Task to carry out:
If a line below contains the string "trap", copy it out.

Entries provided:
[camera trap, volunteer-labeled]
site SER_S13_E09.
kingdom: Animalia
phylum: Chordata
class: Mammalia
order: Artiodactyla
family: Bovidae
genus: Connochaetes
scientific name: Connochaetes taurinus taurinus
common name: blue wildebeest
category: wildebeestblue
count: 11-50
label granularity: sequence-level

==

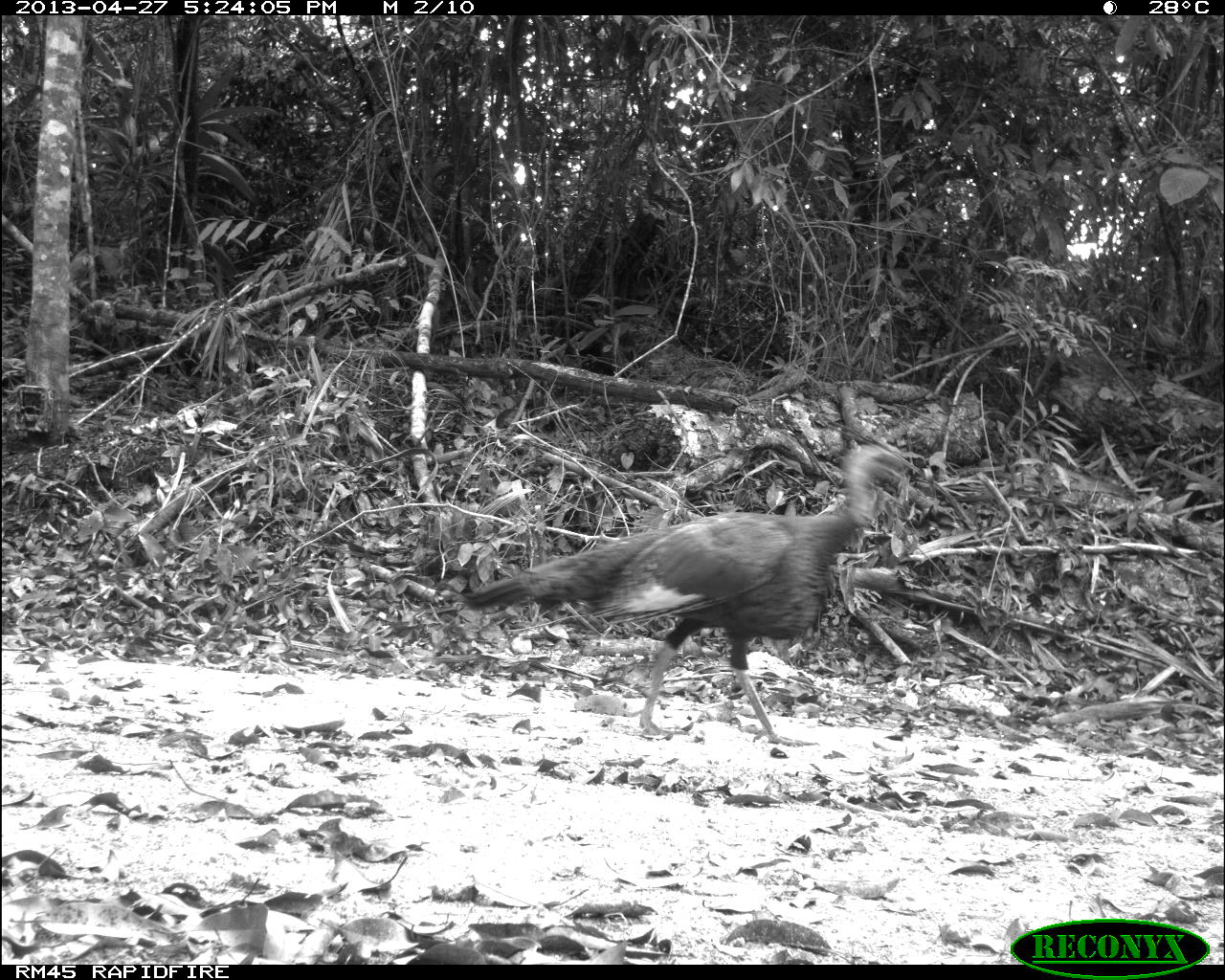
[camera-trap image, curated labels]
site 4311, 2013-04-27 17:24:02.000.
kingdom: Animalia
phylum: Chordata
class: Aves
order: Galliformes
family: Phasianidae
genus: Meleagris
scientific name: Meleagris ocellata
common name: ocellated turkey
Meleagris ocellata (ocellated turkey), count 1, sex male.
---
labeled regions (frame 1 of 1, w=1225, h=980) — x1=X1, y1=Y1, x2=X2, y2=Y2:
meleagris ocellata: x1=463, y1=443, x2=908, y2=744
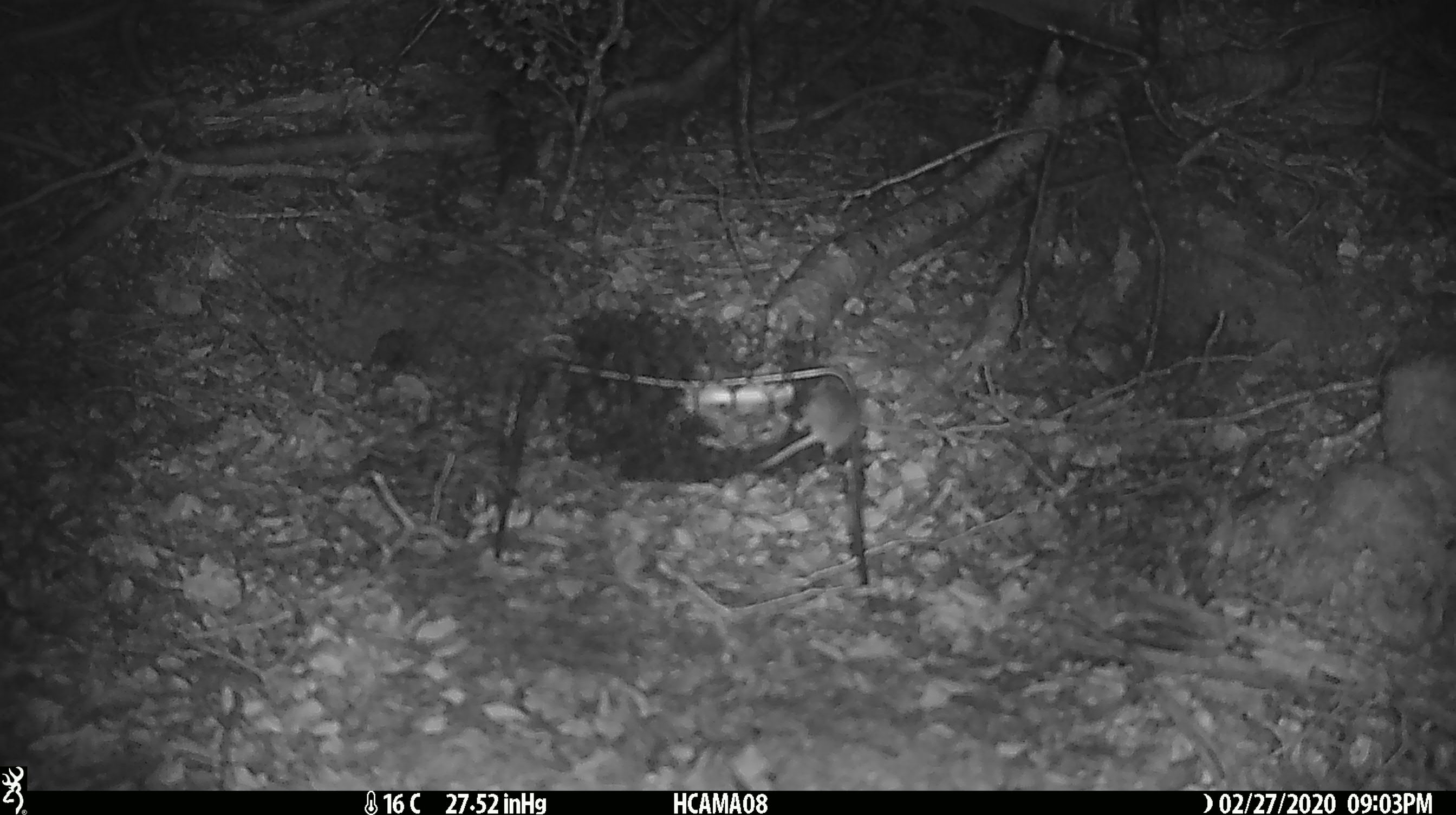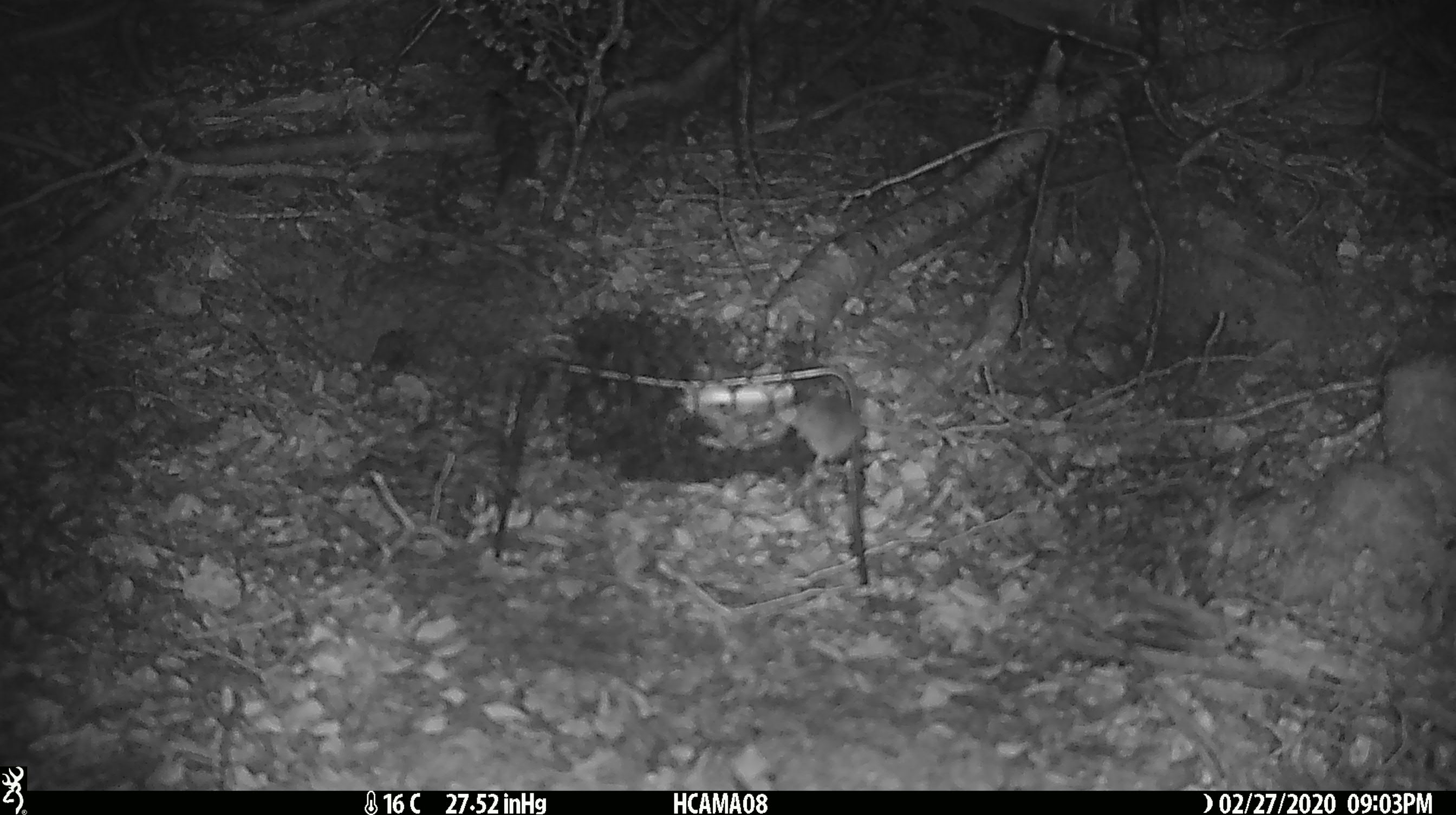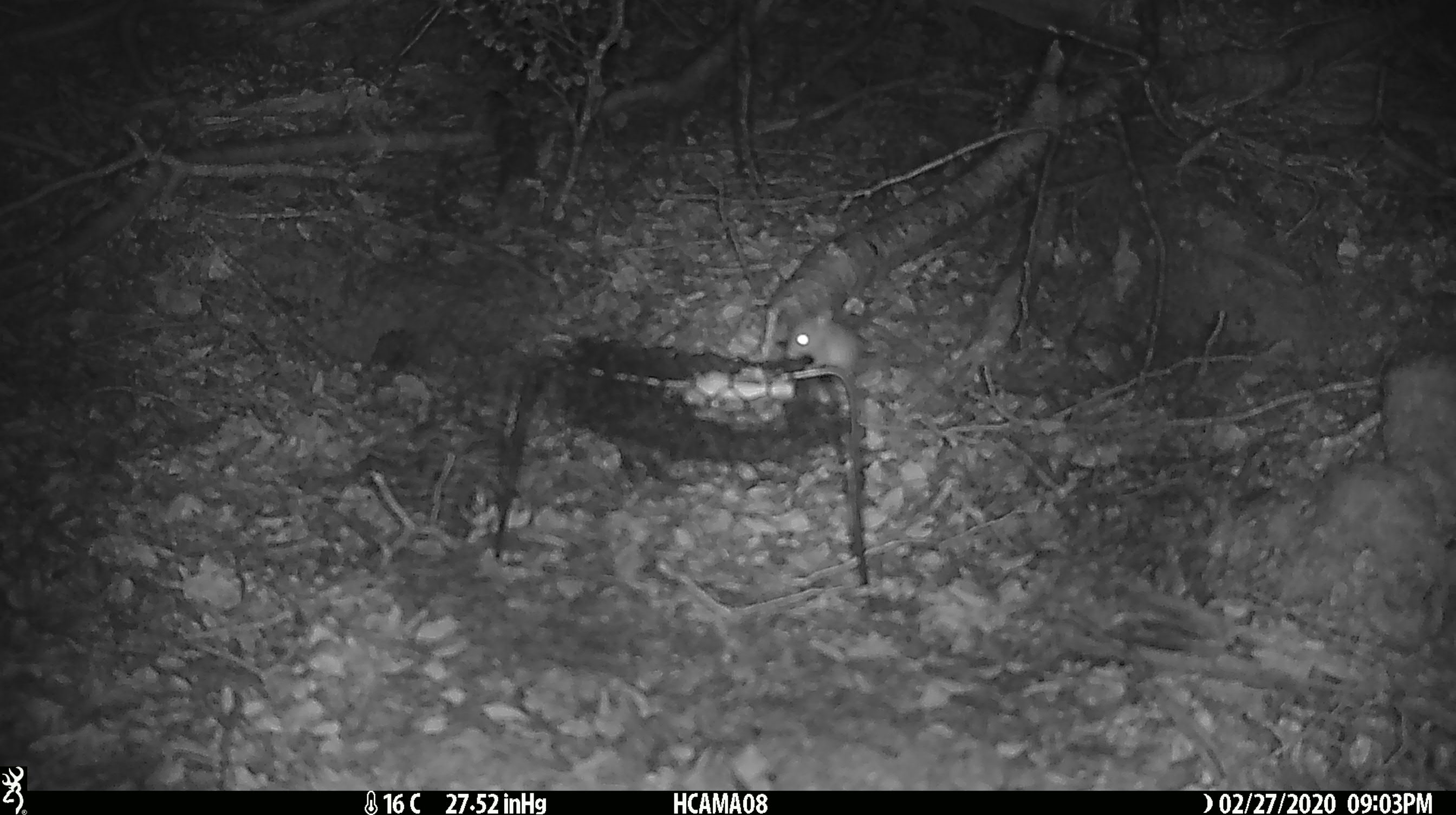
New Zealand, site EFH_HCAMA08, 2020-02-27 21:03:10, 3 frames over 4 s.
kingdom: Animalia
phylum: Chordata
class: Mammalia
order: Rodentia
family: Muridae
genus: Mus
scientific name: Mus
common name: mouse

Exercise answer:
[camera trap, volunteer-labeled]
[camera-trap image, curated labels]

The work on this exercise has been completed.